*Selected text*
If you must travel in an area where there has been a history of terrorist attacks or kidnappings make it a habit to:
Discuss with your family what they would do in the event of an emergency. Make sure your affairs are in order before leaving home.
As noted earlier, it’s a good idea to register your travel with the Department of State.
Remember to leave a detailed itinerary and the numbers or copies of your passport or other citizenship documents with a friend or relative in the United States.
Remain friendly but be cautious about discussing personal matters or your itinerary.
Leave no personal or business papers in your hotel room.
Watch for people following you or "loiterers" observing your comings and goings.
Keep a mental note of safe havens, such as police stations, hotels, and hospitals. Formulate a plan of action for what you will do if a bomb explodes or there is gunfire nearby.
Let someone else know what your travel plans are. Keep them informed if you change your plans.

*Extracted entries*
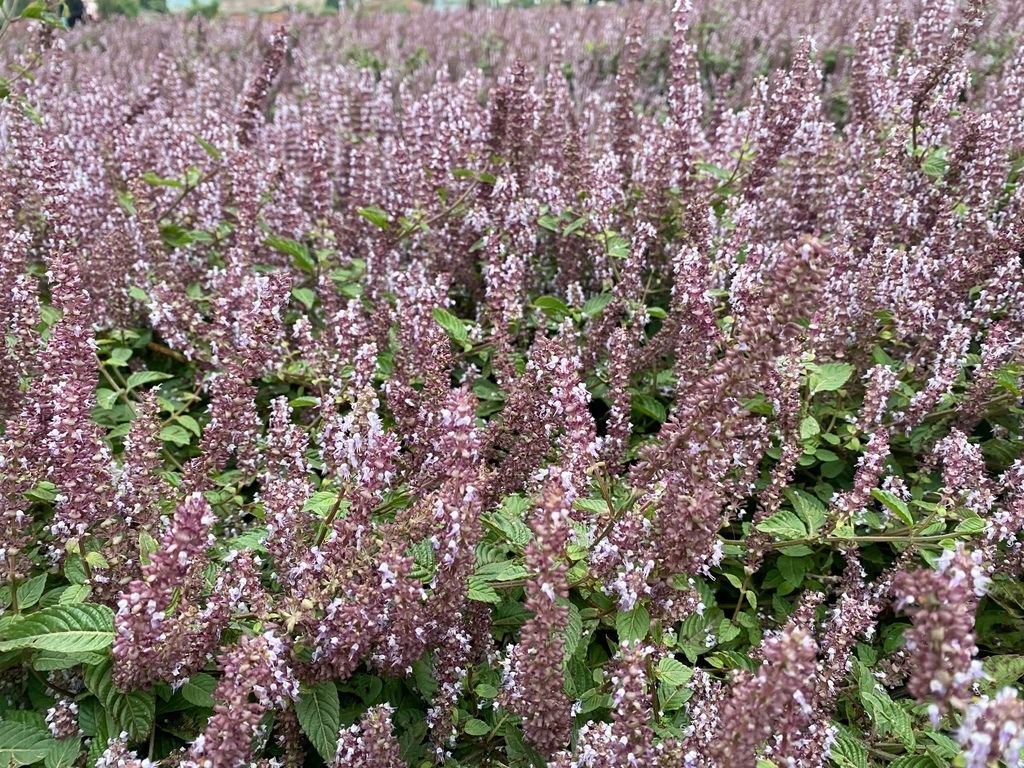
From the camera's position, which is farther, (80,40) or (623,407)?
(80,40)

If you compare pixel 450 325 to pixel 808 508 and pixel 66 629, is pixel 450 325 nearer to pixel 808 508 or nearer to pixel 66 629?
pixel 808 508

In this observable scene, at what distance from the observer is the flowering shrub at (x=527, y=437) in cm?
215

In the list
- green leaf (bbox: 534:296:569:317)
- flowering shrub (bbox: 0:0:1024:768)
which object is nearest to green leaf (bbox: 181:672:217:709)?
flowering shrub (bbox: 0:0:1024:768)

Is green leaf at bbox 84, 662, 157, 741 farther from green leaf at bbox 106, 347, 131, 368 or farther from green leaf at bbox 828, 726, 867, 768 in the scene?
green leaf at bbox 828, 726, 867, 768

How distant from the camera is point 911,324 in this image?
3.38 m

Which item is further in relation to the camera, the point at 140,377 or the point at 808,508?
the point at 140,377

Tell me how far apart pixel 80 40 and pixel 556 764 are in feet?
46.3

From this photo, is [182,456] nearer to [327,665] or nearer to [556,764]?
[327,665]

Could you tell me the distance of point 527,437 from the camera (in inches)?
111

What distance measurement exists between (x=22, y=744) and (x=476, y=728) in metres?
1.37

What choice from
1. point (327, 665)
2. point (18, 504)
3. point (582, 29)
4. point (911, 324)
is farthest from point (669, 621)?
point (582, 29)

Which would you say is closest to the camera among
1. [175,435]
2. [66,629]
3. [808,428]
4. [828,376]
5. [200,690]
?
[66,629]

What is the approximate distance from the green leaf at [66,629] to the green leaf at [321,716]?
23.1 inches

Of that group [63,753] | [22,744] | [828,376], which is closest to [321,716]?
[63,753]
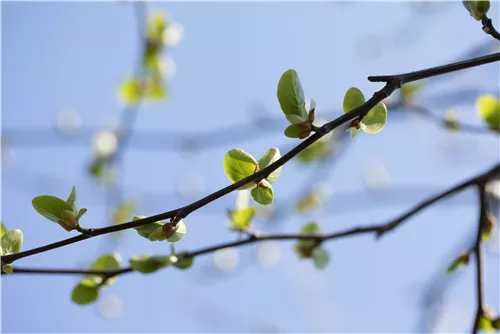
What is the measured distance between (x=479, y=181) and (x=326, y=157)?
1076 millimetres

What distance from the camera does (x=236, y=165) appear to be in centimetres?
62

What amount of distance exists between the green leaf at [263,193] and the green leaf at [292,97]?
0.08m

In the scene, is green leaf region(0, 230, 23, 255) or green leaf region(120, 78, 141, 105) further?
green leaf region(120, 78, 141, 105)

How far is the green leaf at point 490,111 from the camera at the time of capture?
0.95 meters

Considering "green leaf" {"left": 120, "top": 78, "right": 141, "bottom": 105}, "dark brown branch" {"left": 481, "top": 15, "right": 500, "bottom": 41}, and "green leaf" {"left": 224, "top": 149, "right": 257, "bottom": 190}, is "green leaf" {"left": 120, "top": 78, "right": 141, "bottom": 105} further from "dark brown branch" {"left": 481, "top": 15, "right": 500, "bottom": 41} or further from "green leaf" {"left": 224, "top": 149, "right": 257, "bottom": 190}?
"dark brown branch" {"left": 481, "top": 15, "right": 500, "bottom": 41}

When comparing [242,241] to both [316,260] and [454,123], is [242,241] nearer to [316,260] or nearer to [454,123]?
[316,260]

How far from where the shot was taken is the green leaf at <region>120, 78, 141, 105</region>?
1.52 meters

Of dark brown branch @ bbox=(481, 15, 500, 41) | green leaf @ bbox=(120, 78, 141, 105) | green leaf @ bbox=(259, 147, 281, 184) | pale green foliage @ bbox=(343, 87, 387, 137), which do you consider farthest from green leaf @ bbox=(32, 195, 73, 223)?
green leaf @ bbox=(120, 78, 141, 105)

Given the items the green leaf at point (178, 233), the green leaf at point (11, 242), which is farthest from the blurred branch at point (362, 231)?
the green leaf at point (178, 233)

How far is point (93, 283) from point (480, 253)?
706 mm

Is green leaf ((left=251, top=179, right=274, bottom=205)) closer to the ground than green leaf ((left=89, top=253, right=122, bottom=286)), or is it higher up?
closer to the ground

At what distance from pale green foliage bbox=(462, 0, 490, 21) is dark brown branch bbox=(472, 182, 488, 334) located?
456 millimetres

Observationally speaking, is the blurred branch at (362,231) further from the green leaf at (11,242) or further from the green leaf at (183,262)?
the green leaf at (11,242)

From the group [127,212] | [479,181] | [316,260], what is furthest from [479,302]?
[127,212]
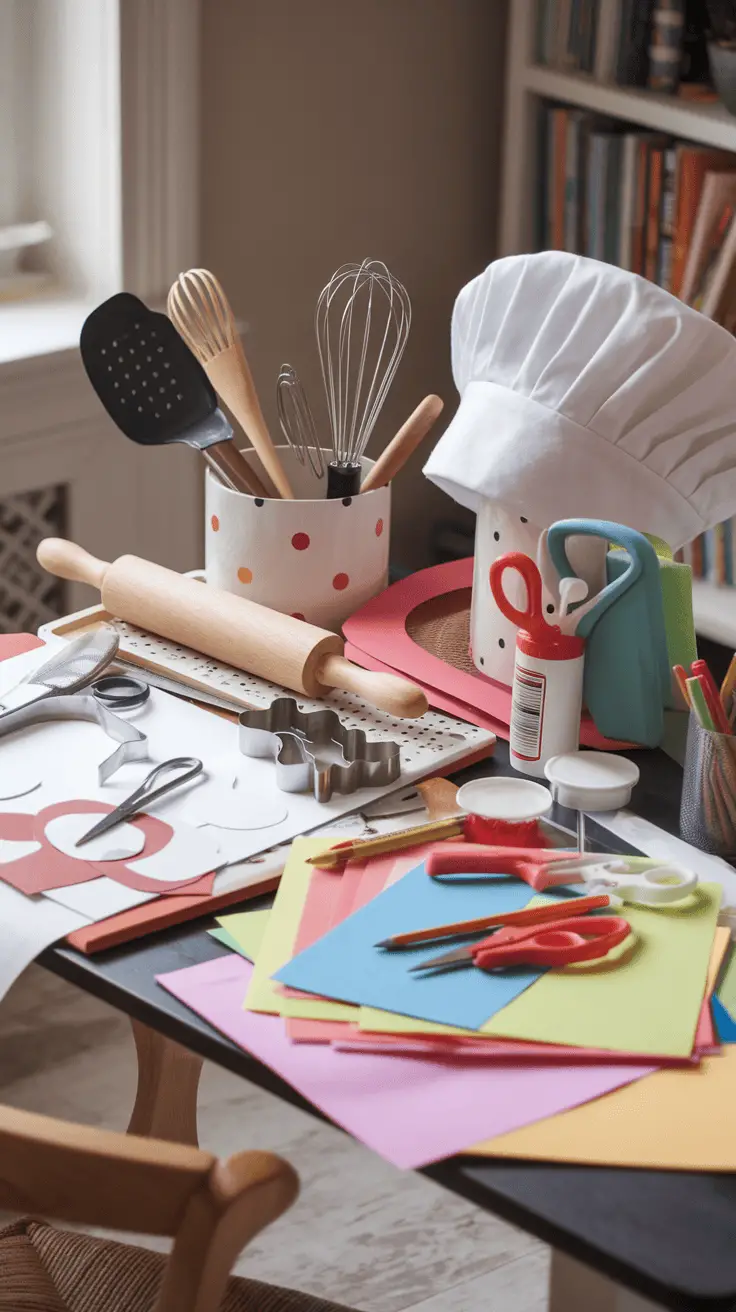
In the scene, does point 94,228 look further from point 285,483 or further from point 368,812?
point 368,812

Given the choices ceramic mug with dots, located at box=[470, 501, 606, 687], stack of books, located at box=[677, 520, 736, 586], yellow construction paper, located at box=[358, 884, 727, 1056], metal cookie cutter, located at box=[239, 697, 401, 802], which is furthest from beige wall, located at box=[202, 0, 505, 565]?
yellow construction paper, located at box=[358, 884, 727, 1056]

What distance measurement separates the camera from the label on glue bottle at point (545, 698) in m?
1.12

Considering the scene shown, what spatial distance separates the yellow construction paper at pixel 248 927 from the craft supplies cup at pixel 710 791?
30cm

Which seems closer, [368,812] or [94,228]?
[368,812]

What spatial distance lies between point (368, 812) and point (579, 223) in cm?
132

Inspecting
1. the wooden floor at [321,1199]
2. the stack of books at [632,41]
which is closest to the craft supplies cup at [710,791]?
the wooden floor at [321,1199]

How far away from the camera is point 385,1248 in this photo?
1.68 meters

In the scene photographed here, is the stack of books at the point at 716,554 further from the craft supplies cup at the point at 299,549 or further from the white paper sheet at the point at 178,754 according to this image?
the white paper sheet at the point at 178,754

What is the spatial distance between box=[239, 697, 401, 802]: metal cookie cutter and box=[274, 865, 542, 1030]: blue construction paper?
0.12 meters

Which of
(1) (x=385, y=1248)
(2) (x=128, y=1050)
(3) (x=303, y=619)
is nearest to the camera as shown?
(3) (x=303, y=619)

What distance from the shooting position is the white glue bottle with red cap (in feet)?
3.69

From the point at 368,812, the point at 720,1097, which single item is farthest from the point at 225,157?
the point at 720,1097

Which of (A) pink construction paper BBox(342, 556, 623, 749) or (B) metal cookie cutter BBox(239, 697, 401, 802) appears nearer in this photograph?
(B) metal cookie cutter BBox(239, 697, 401, 802)

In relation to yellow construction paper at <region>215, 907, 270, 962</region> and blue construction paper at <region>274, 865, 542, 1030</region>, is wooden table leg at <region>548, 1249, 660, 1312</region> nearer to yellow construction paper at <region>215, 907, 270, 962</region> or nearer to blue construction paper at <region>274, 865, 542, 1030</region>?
blue construction paper at <region>274, 865, 542, 1030</region>
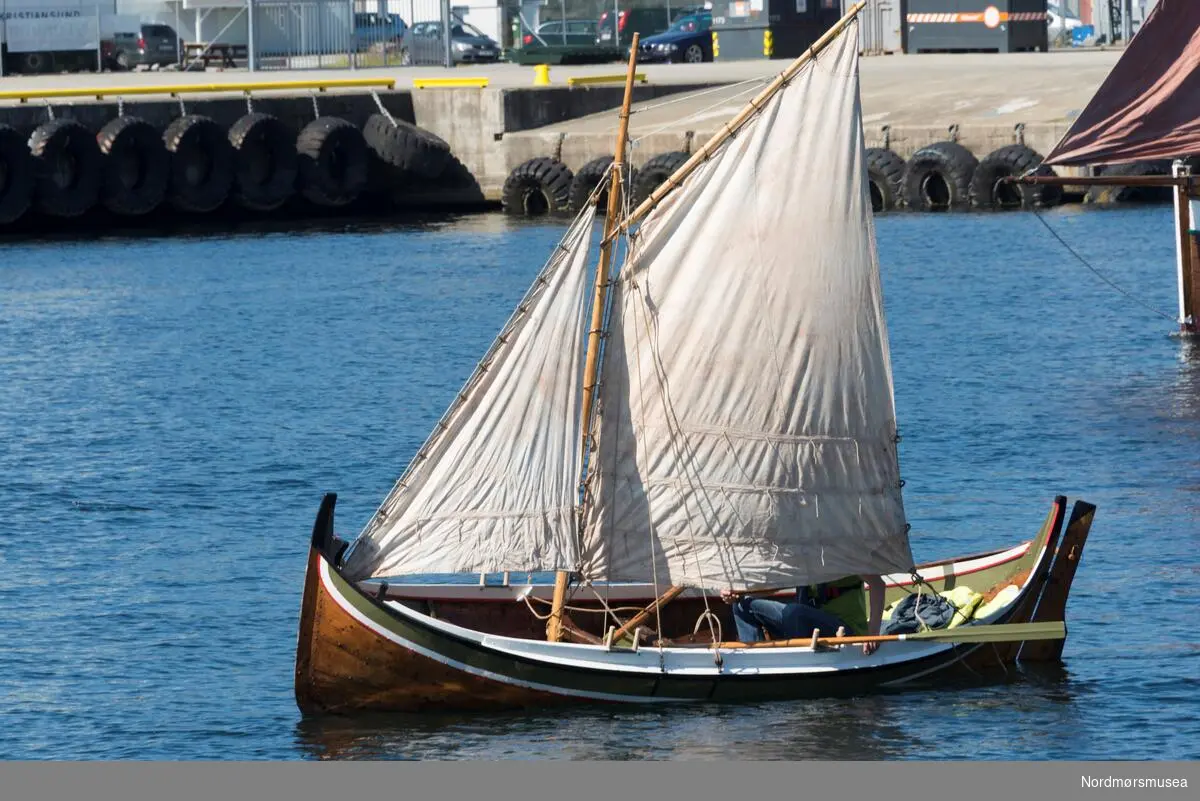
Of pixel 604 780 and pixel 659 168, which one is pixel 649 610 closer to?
pixel 604 780

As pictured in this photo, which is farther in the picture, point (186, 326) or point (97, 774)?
point (186, 326)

*Directions for this task*
What situation does the travel-safety text give as the reason for making these precautions a habit?

*Completed exercise*
They are meant for travel in an area where there has been a history of terrorist attacks or kidnappings.